E, purtroppo, sembra che proprio la paura del contagio – per altro giustificata da numeri sempre più impressionanti – prevalga e che il “neocristianesimo a sfondo disattivistico e copulatorio” auspicato profeticamente da Luciano Bianciardi come alternativa all’incubo della società dei consumi ai suoi albori, e sostanzialmente condiviso dai suoi nipotini transitati per l’Autonomia come Bifo, sia ancora più remoto: la Lega Antisesso del 1984 di Orwell sembra invece tornata una prospettiva assai più concreta. E non si tratta solo della stigmatizzazione dell’eros – che, già prima della pandemia, poteva per gli individui non-alfa essere un obiettivo fuori portata nell’houellebecquiana estensione del dominio della lotta – ma anche di un semplice abbraccio tra amici, di una riunione conviviale, della condivisione dello stesso spinello o della stessa bottiglia, di ogni banale intimità fisica. Insomma, l’atomizzazione anonimizzante si compie, la monade leibniziana giunge alla sua annichilazione.
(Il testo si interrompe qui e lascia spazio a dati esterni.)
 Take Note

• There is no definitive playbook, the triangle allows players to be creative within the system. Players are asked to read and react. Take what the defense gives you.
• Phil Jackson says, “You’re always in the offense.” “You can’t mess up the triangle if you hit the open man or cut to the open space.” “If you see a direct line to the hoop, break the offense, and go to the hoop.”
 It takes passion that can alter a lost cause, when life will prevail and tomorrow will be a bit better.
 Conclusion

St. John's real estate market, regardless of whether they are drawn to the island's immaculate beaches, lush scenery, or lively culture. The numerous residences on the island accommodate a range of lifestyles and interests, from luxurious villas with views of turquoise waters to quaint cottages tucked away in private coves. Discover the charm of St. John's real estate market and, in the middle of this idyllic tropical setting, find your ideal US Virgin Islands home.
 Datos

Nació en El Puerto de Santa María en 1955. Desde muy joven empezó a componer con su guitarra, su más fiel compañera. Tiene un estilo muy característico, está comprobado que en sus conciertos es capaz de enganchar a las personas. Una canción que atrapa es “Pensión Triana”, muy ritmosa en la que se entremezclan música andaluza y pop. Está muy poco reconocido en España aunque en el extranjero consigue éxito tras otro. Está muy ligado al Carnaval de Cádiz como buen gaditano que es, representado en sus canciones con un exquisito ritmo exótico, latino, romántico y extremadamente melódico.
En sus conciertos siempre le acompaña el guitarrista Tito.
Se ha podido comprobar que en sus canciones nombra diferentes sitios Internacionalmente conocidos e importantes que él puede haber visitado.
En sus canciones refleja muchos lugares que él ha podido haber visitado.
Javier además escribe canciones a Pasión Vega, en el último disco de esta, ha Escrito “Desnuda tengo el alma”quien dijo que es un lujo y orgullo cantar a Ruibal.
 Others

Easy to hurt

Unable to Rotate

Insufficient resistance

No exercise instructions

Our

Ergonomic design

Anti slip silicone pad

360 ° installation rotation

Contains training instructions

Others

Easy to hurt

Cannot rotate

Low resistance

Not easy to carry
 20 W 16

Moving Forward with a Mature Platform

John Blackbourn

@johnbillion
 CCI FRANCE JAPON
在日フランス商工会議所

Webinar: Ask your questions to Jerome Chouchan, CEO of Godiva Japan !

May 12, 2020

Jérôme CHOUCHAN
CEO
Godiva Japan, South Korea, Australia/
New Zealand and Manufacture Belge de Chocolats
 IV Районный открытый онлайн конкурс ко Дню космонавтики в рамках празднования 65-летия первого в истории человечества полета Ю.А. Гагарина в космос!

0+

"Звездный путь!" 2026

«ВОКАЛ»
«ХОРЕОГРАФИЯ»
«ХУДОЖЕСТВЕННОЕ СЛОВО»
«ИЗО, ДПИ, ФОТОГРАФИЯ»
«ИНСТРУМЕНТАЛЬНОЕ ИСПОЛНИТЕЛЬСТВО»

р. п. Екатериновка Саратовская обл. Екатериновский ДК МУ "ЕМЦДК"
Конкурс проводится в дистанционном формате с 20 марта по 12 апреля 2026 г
“Pensavo che se il movimento non fosse riuscito a rivitalizzare l’autonomia soggettiva, la solidarietà sociale e l’amicizia erotica, la final stampede sarebbe avvenuta…” – aggiunge Bifo in conclusione, dicendosi profeta fallimentare riguardo all’eccessivo ottimismo sulle tempistiche dell’evento. In effetti la final stampede è già cominciata e già precipita oltre, davanti ai nostri occhi. “Salvare la pelle, salvare il know how, salvare il buonumore e l’amicizia” – conclude, sperando che, mentre liberisti e fascisti si sterminano a vicenda, noi, gli altri, ci si ritiri – dove? In un bunker, un’Arca di Noè, il rifugio anti-atomico del Dottor Stranamore? – preparandoci a riemergere tra le macerie per ricostruire un nuovo mondo. Abbiamo letto troppa buona fantascienza per crederci davvero.